Un’anomalia che, presto o tardi, sarà travolta, com’è giusto che sia, dalla “secolarizzazione” elettorale che va affermandosi anche nei territori che un tempo erano amministrati ininterrottamente da giunte “rosse”: la mobilità elettorale e la vittoria “a turno” si vanno affermando ovunque e non risparmiano niente e nessuno. Ed è normale sia così. Purtroppo, la sinistra non si libera della doppiezza togliattiana, un carattere che é passato attraverso le evoluzioni delle “forme” politiche post-comuniste e fa parte tuttora sia del carattere che della cassetta degli attrezzi della gauche contemporanea.

Bonaccini recalcitra, ma i precedenti di commissari politici dem…

La domanda che si dovrebbe porre il presidente del Pd è come si sarebbe comportato lui, al posto della premier. Io credo di saperlo. I precedenti segnalano l’esistenza di un vero e proprio complesso: «Il senso del possesso che fu pre-alessandrino», canta Battiato. I precedenti di commissari “politici” del Pd, nominati da Renzi, Gentiloni e Conte, nei territori del sisma 2016 dell’Italia centrale Vasco Errani, Paola De Micheli e Giovanni Legnini, attestano questa idea. C’è bisogno di soffermarsi? Solo brevemente. Il caso di Giovanni Legnini é istruttivo; il governo giallorosso di Conte lo nomina commissario per la ricostruzione del terremoto 2016 in Italia centrale, dopo che ha perso le elezioni in Abruzzo come candidato presidente del centrosinistra. Nel 2020 viene nominato, lui che è capo dell’opposizione, per fare da contraltare al presidente eletto Marco Marsilio di FdI.
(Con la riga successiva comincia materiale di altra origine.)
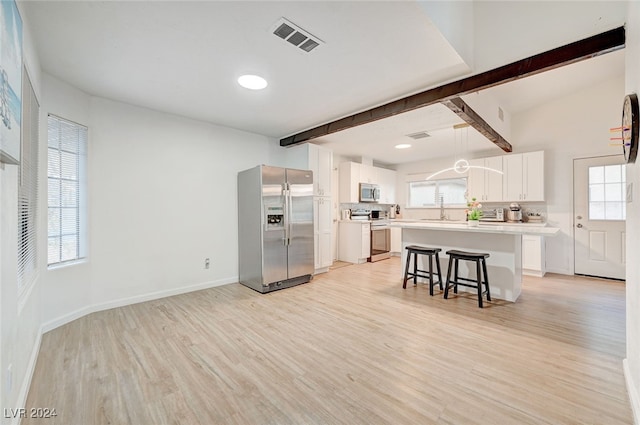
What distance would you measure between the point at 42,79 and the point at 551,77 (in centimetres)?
647

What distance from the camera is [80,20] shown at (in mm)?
1938

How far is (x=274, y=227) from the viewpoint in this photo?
406 cm

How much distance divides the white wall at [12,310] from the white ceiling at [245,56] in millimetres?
440

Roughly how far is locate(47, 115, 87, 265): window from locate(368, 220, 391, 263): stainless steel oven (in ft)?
16.6

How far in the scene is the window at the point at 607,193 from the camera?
14.5 feet

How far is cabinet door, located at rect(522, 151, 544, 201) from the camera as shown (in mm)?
4965

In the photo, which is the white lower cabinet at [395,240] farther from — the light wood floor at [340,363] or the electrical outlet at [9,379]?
the electrical outlet at [9,379]

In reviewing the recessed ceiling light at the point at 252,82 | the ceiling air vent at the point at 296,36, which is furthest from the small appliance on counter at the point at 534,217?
the recessed ceiling light at the point at 252,82

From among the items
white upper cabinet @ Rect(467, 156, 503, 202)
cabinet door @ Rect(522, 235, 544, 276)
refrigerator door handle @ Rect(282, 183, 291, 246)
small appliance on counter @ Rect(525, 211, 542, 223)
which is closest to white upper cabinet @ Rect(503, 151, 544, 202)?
white upper cabinet @ Rect(467, 156, 503, 202)

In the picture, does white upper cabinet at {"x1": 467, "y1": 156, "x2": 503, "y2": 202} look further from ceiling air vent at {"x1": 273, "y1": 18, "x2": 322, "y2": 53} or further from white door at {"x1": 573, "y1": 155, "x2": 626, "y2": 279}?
ceiling air vent at {"x1": 273, "y1": 18, "x2": 322, "y2": 53}

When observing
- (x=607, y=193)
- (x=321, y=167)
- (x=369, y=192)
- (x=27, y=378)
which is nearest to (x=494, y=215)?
(x=607, y=193)

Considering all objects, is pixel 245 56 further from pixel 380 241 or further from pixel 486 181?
pixel 486 181

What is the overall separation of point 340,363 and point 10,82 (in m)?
2.67

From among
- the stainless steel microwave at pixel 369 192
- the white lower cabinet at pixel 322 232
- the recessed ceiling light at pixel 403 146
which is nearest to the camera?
the white lower cabinet at pixel 322 232
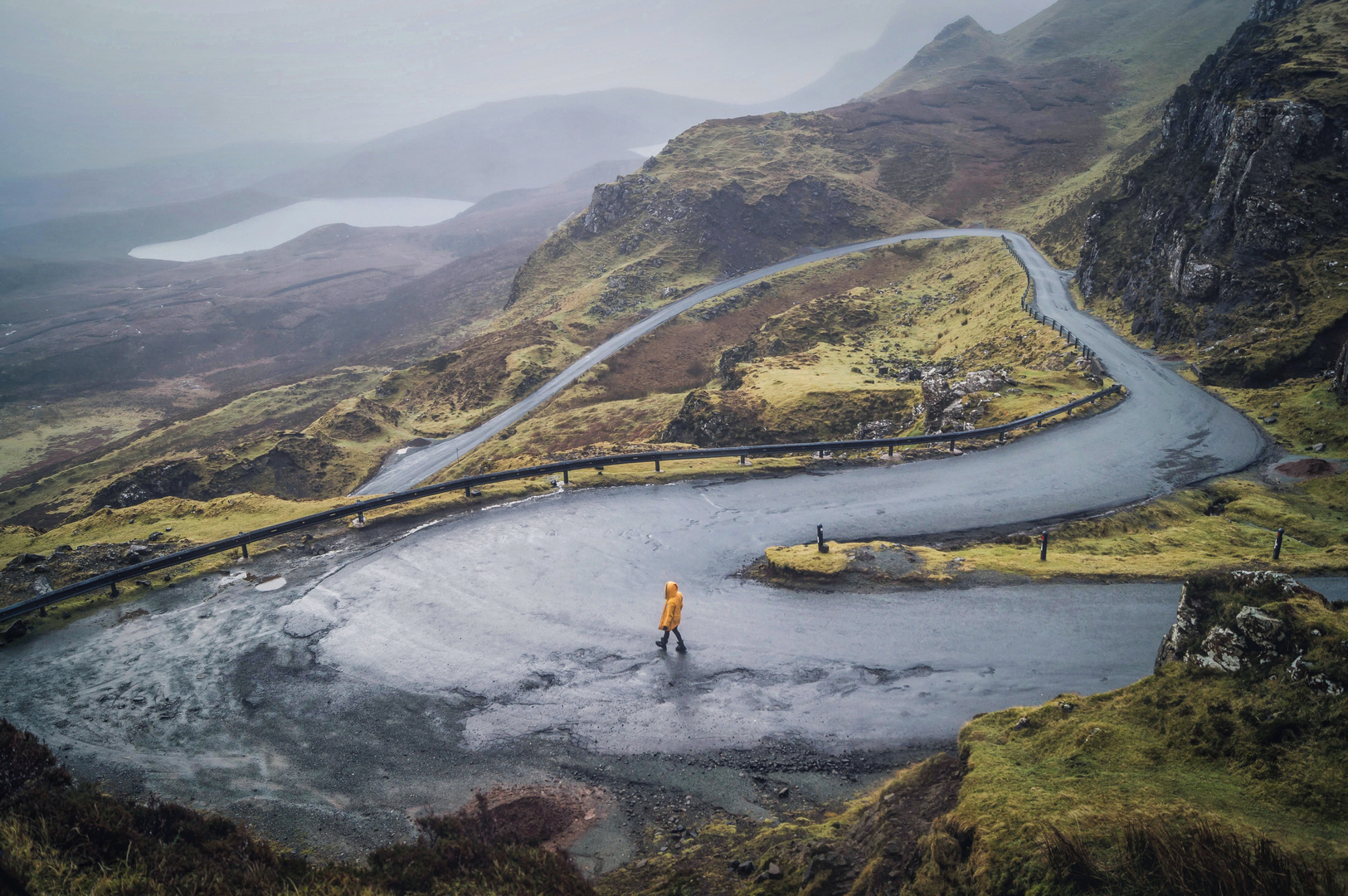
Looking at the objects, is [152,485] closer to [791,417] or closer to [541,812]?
[791,417]

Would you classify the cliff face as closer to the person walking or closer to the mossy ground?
the mossy ground

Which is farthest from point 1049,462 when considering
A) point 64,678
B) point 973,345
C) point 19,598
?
point 19,598

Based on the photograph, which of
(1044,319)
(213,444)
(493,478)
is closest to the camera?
(493,478)

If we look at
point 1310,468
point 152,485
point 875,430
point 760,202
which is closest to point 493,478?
point 875,430

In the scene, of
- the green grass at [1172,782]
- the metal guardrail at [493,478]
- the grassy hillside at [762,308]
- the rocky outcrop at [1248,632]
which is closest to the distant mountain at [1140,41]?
the grassy hillside at [762,308]

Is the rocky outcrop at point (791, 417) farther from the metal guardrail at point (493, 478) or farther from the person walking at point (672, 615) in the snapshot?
the person walking at point (672, 615)

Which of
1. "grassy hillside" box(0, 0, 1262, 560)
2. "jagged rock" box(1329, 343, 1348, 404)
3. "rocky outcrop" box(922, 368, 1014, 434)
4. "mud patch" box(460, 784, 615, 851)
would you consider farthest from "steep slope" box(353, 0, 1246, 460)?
"mud patch" box(460, 784, 615, 851)

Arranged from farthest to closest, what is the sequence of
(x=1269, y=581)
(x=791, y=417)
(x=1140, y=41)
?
(x=1140, y=41) → (x=791, y=417) → (x=1269, y=581)

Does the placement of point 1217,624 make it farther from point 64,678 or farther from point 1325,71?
point 1325,71
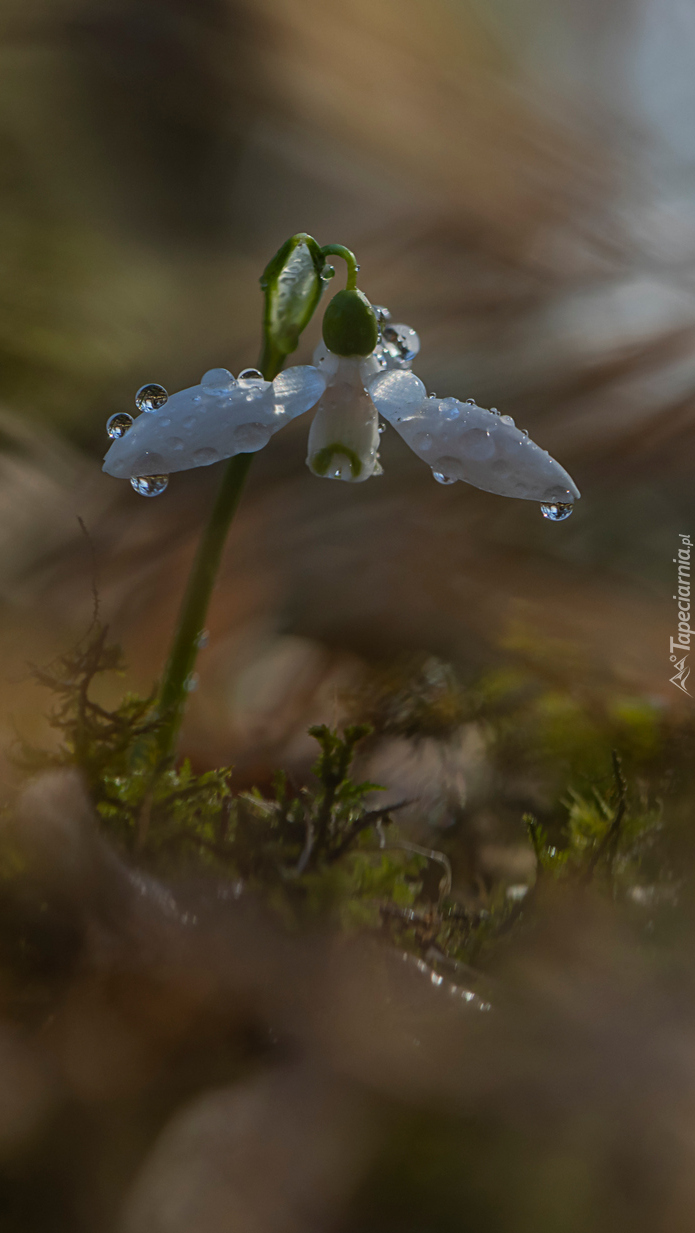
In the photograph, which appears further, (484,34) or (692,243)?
(484,34)

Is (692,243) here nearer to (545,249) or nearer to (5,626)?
(545,249)

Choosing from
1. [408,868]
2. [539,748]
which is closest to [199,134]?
[539,748]

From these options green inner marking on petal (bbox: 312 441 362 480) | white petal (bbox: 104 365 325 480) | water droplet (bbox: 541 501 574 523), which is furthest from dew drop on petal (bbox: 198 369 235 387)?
water droplet (bbox: 541 501 574 523)

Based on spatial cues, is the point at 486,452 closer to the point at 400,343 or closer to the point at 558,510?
the point at 558,510

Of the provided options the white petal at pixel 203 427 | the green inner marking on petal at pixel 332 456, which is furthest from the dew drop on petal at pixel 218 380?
the green inner marking on petal at pixel 332 456

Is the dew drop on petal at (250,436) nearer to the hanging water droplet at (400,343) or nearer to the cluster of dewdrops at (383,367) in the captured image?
the cluster of dewdrops at (383,367)

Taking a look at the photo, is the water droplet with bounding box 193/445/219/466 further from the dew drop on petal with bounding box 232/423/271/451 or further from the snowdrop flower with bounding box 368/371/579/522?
the snowdrop flower with bounding box 368/371/579/522
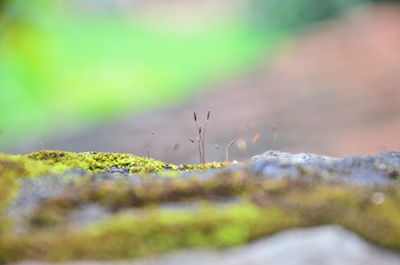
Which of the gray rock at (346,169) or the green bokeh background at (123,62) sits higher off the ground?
the green bokeh background at (123,62)

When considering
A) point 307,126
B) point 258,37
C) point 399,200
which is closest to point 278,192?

Ma la premier vola alto e nomina Figliuolo

Uno sgorbio oltre che uno sgarbo istituzionale: incommentabile. Ora, per seguire questi precedenti di segno opposto, il governo Meloni avrebbe potuto nominare commissario straordinario, faccio un esempio, il vice ministro Galeazzo Bignami. Come la sottosegretaria dem Paola De Micheli fu nominata da Gentiloni commissario alla ricostruzione nel 2016 e 2017: lei cumulò l’incarico di governo e quello di commissario. Invece, la premier vola alto e “fa” Figliuolo. Solo il presidente della regione Emilia-Romagna si é spinto a criticare una scelta di serietà e di equilibrio. Il che potrebbe essere legittimo, se l’alternativa propugnata non fosse lui stesso. Il quale, con questa morbosa idea proprietaria scrive una brutta pagina istituzionale e politica: una mortificazione dello spirito delle istituzioni. E del senso dello Stato.